Ao referendar o pedido de licença prévia para o porto em Cáceres, o Consema apresentou algumas condicionantes para que o projeto seja executado, entre elas está a proibição de transporte de agrotóxicos nas barcaças. O representante do Instituto Brasileiro do Meio Ambiente e dos Recursos Naturais (Ibama) votou contra a liberação do projeto. 
 
Com a aprovação, o processo vai retornar para análise da equipe da Secretaria de Estado de Meio Ambiente (Sema). A aprovação pelo Consema exclui apenas o transporte de combustíveis e produtos como agrotóxicos. Durante a reunião, outras irregularidades do processo foram apontadas: a exemplo da falta de Anotação de Responsabilidade Técnica (ART), emitida pelo Conselho Regional de Engenharia e Agronomia de Mato Grosso (Crea-MT), e registro de profissionais que assinaram parte dos estudos.

Projeto tem 111 falhas

De acordo com o Fórum Matrogrossense de Meio Ambiente e Desenvolvimento (Formad) o projeto de contrução do porto do Barreiro Vermelho possui 111 falhas.
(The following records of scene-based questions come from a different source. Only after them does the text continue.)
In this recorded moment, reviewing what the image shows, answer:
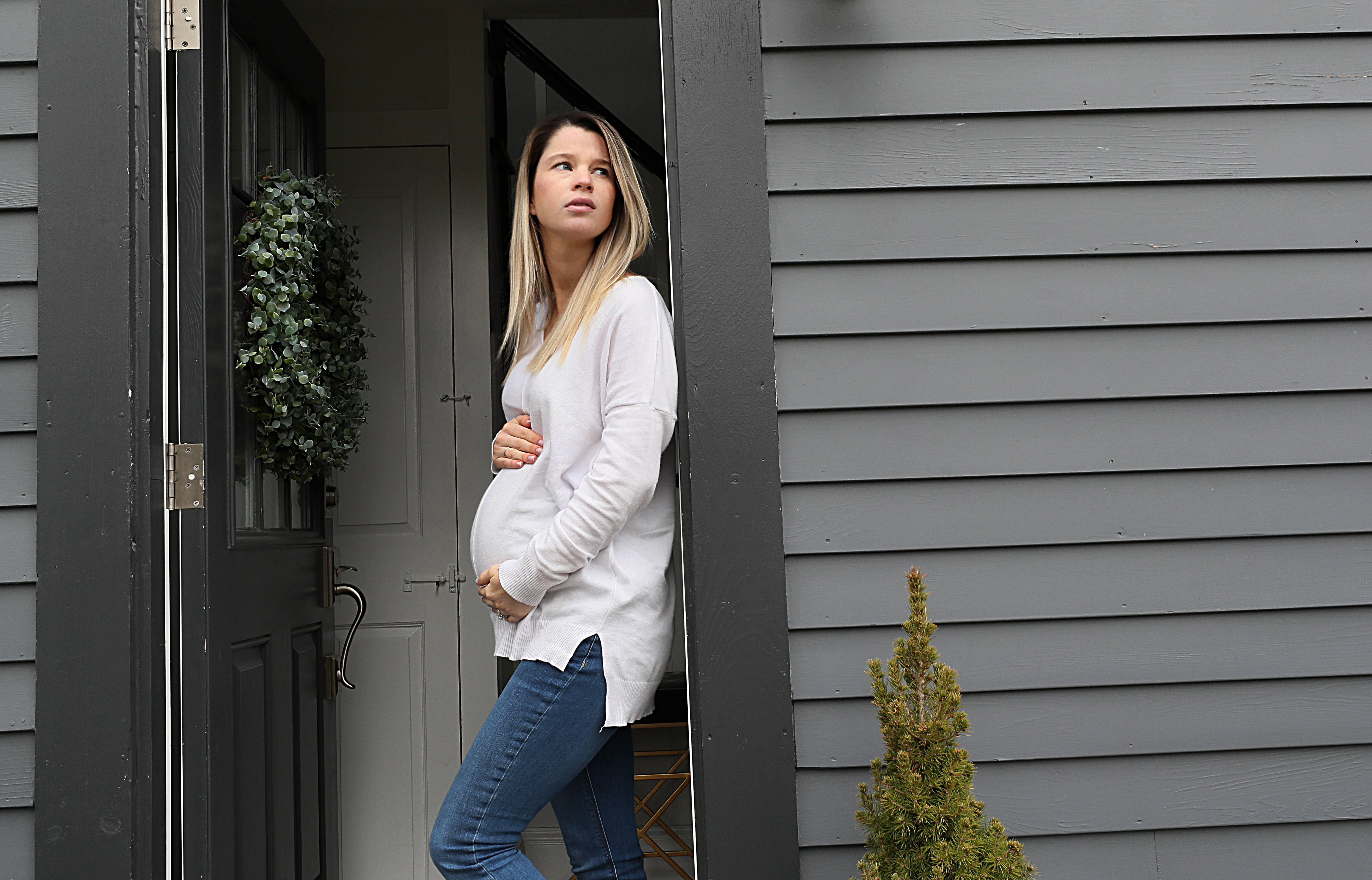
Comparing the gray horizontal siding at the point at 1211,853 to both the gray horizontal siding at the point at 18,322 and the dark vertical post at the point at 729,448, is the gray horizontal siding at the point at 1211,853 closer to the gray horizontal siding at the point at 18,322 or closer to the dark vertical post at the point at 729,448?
the dark vertical post at the point at 729,448

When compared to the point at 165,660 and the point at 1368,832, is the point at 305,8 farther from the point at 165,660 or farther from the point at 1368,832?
the point at 1368,832

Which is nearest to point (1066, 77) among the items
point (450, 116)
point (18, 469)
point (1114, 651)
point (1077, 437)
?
point (1077, 437)

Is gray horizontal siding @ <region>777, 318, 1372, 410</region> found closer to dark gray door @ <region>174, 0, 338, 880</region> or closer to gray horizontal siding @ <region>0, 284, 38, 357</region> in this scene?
dark gray door @ <region>174, 0, 338, 880</region>

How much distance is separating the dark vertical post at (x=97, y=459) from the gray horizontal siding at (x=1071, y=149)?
107 centimetres

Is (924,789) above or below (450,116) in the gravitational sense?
below

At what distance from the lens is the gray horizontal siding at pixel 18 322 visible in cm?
167

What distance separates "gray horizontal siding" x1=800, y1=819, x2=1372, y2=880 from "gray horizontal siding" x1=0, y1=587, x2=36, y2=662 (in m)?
1.63

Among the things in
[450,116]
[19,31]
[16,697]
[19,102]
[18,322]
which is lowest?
[16,697]

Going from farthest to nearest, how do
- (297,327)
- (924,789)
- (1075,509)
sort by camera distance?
1. (297,327)
2. (1075,509)
3. (924,789)

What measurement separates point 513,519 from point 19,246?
93 cm

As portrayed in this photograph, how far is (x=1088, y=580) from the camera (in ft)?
5.65

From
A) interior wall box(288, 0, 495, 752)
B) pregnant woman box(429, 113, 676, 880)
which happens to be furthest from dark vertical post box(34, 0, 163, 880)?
interior wall box(288, 0, 495, 752)

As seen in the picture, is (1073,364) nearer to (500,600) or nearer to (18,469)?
(500,600)

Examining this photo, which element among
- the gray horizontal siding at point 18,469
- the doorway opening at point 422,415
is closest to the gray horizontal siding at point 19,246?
the gray horizontal siding at point 18,469
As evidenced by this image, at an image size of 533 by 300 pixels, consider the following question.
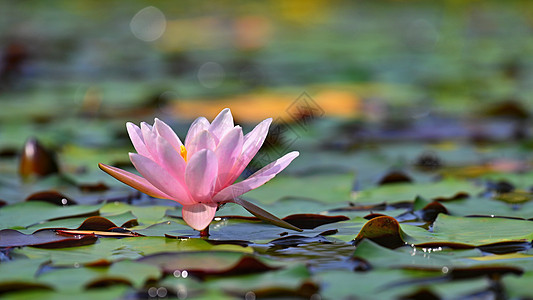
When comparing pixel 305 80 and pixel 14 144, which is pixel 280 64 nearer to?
pixel 305 80

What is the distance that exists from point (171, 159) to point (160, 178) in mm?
54

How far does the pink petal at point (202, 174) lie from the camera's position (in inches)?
59.7

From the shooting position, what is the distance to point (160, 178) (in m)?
1.57

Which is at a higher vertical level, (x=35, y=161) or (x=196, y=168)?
(x=35, y=161)

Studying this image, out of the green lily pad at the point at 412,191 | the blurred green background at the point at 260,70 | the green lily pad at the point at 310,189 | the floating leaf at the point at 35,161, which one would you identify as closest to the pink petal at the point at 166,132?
the green lily pad at the point at 310,189

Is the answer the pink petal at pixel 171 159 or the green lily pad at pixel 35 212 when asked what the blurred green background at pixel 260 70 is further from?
the pink petal at pixel 171 159

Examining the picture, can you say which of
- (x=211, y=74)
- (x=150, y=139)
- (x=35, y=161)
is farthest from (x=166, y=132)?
(x=211, y=74)

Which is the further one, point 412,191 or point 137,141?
point 412,191

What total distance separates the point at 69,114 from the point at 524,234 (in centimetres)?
302

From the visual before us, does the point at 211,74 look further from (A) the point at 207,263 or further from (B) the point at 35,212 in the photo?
(A) the point at 207,263

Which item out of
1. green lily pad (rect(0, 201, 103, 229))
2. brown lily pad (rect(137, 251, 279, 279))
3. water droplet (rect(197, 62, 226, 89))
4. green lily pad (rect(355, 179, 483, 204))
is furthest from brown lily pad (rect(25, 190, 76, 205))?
water droplet (rect(197, 62, 226, 89))

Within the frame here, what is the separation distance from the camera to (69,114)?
406cm

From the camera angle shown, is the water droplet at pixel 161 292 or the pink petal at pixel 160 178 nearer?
the water droplet at pixel 161 292

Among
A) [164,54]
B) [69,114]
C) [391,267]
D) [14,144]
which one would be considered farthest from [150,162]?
[164,54]
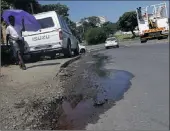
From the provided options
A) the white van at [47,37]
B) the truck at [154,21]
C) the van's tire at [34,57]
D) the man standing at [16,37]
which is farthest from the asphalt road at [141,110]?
the truck at [154,21]

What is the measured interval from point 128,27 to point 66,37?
69.5 metres

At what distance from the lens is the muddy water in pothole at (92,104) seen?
22.3ft

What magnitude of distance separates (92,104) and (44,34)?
36.0ft

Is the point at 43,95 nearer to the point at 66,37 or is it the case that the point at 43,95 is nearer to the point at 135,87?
the point at 135,87

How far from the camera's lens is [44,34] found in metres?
18.8

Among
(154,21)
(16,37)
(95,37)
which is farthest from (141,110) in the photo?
(95,37)

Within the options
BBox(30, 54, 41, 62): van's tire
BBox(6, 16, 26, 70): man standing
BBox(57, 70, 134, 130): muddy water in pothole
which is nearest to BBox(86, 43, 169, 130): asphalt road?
BBox(57, 70, 134, 130): muddy water in pothole

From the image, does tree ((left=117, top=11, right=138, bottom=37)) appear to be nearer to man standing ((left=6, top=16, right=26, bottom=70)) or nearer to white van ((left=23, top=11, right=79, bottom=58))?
white van ((left=23, top=11, right=79, bottom=58))

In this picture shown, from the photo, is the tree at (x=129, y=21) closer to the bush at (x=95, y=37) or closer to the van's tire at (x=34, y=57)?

A instalação do empreendimento privado na cidade de Cáceres, na margem esquerda do rio Paraguai, tem como objetivo realizar operações portuárias e transporte de grãos, insumos e combustíveis, em um trecho de 680 km, até Corumbá (MS).

De acordo com o revisor do processo no Consema e representante da Associação Sócio Cultural Ambiental Fé e Vida, Lourival Vasconcelos, o processo de Estudos de Impactos Ambientais (EIA-Rima) apresentado à SEMA não atende ao Termo de Referência para construção do porto. “Por apresentar tantas pendências, o EIA-Rima deveria ter sido indeferido de plano, em sua totalidade, conforme previsto na legislação ambiental vigente, neste caso, o Artigo 32 da Lei Complementar nº 592, de 26 de maio de 2017.”

Apesar disso e do descumprimento da legislação ambiental nacional e internacional por parte do empreendedor, a Sema emitiu parecer técnico favorável à licença prévia em dezembro de 2021. O mesmo parecer foi votado e aprovado pela Consema nesta quarta-feira.